- Data provided
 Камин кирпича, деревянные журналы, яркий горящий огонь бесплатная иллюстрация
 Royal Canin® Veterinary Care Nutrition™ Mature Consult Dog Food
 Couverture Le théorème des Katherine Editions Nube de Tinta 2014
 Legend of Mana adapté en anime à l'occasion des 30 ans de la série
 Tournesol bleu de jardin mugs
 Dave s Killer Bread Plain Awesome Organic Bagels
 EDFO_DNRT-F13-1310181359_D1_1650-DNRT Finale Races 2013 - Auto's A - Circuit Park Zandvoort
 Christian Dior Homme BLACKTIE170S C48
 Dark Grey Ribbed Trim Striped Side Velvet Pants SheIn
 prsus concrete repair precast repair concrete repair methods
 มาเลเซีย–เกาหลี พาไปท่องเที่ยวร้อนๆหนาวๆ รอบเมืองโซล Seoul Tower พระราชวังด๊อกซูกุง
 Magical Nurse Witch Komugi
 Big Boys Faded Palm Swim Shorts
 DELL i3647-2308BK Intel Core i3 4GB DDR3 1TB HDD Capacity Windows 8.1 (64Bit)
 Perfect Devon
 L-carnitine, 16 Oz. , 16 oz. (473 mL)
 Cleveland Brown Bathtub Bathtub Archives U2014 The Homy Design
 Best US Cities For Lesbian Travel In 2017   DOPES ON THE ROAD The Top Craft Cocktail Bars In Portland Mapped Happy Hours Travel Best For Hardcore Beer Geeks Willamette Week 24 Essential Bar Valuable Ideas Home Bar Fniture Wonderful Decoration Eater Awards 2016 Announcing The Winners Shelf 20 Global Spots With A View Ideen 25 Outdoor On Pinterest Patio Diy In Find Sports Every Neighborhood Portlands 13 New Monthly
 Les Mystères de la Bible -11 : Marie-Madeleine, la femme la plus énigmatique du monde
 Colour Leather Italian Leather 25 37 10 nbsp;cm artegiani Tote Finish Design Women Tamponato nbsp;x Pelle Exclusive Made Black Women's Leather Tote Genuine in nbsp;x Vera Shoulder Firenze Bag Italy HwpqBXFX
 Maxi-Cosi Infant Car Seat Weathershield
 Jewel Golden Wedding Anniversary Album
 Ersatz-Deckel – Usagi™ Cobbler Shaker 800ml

- Exercise details
Where the word "Design" appears in a line of the data above, tally that line; then give the total and nothing more.

- Answer to this task
2